### Exercise prompt
Search the data for the word "States" and copy every line that contains it.

### Excerpted records
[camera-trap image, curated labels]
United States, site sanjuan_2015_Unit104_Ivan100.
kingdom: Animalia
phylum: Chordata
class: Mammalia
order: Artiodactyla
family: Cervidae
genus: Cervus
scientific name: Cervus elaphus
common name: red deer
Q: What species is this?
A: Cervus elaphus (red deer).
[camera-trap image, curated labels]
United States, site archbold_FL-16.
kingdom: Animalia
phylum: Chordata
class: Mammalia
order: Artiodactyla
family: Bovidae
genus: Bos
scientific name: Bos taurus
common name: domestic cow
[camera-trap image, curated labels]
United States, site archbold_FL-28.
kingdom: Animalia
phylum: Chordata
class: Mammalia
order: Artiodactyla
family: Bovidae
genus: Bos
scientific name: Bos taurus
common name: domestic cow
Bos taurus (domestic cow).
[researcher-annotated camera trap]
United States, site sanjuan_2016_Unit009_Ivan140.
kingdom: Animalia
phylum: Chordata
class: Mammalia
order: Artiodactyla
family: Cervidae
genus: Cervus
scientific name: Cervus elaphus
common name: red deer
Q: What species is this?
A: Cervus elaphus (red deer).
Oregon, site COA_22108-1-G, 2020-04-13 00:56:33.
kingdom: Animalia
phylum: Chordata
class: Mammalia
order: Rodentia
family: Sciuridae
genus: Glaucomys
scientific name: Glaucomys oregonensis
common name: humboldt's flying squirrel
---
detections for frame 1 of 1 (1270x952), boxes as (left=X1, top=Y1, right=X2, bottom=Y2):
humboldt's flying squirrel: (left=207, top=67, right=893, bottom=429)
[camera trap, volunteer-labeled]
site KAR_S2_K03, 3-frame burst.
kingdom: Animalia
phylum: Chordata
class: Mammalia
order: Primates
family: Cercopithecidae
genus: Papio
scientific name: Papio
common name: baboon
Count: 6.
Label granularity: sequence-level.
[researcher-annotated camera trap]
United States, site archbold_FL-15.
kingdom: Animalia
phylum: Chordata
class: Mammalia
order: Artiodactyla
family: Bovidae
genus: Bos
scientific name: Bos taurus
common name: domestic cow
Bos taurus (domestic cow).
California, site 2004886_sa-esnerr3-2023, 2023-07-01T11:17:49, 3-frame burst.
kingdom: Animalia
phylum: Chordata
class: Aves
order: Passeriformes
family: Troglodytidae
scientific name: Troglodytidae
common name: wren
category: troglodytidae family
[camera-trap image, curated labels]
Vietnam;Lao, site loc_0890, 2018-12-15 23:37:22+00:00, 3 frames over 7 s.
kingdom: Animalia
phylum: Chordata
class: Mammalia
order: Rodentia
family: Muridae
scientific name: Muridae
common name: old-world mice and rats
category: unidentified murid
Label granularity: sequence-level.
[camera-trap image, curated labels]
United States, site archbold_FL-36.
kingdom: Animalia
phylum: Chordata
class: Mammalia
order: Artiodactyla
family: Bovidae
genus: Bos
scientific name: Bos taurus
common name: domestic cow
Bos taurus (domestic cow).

### Solution to the exercise
United States, site sanjuan_2015_Unit104_Ivan100.
United States, site archbold_FL-16.
United States, site archbold_FL-28.
United States, site sanjuan_2016_Unit009_Ivan140.
United States, site archbold_FL-15.
United States, site archbold_FL-36.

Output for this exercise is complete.